* _Task directions_:
A verbatim reproduction of the lines below, from the line containing "body_size: 4513" through the line containing "debian, linuxnews, slackware.com.pl, b2b, hypermail", both ends included, is the whole required output.

* _Saved data entries_:
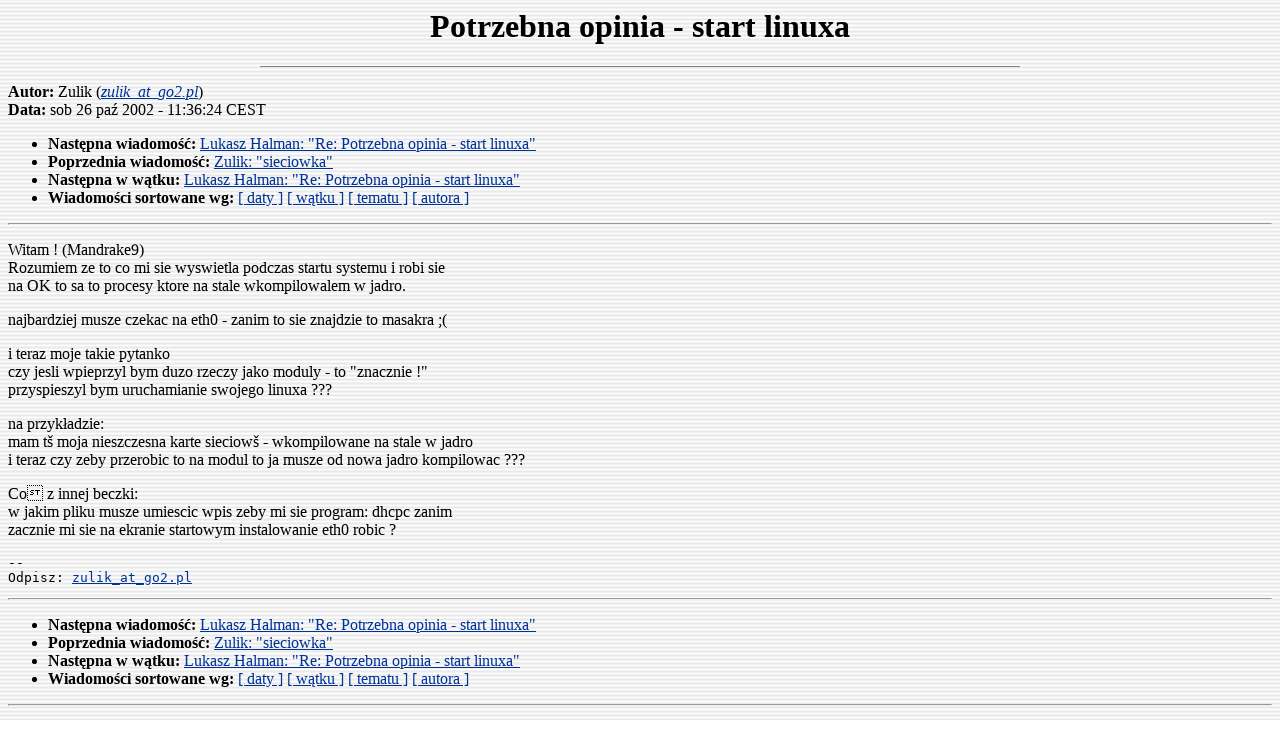

--- FILE ---
content_type: text/html
request_url: http://slacklist.olek.waw.pl/2002/1831.html
body_size: 4513
content:
<!DOCTYPE HTML PUBLIC "-//W3C//DTD HTML 3.2 Final//EN">
<html>
<head>
<META HTTP-EQUIV="Content-Type" CONTENT="text/html; charset=iso-8859-2">
<meta name="Revisit-after" content="1 Day">
<meta name="description" content="Archiwum - Lista Dyskusyjna o Slackware Linux">
<meta name="keywords" content="slackware, slack ware, linux, LINUX, redhat, 
debian, linuxnews, slackware.com.pl, b2b, hypermail Archives, hypermail, email, mail2html, 
Email Archives"> <meta name="Author" content="Zulik (zulik_at_go2.pl)">
<meta name="Subject" content="Potrzebna opinia - start linuxa">
<title>Archiwum Slacklist-y: Potrzebna opinia - start linuxa</title>
<link rev="made" href="mailto:webteam@slackware.com.pl">

</head>
<body background="http://slacklist.olek.waw.pl/tlo.gif" link="#003399" alink="#003300" 
vlink="#003399">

* _Completed exercise_:
body_size: 4513
content:
<!DOCTYPE HTML PUBLIC "-//W3C//DTD HTML 3.2 Final//EN">
<html>
<head>
<META HTTP-EQUIV="Content-Type" CONTENT="text/html; charset=iso-8859-2">
<meta name="Revisit-after" content="1 Day">
<meta name="description" content="Archiwum - Lista Dyskusyjna o Slackware Linux">
<meta name="keywords" content="slackware, slack ware, linux, LINUX, redhat, 
debian, linuxnews, slackware.com.pl, b2b, hypermail Archives, hypermail, email, mail2html, 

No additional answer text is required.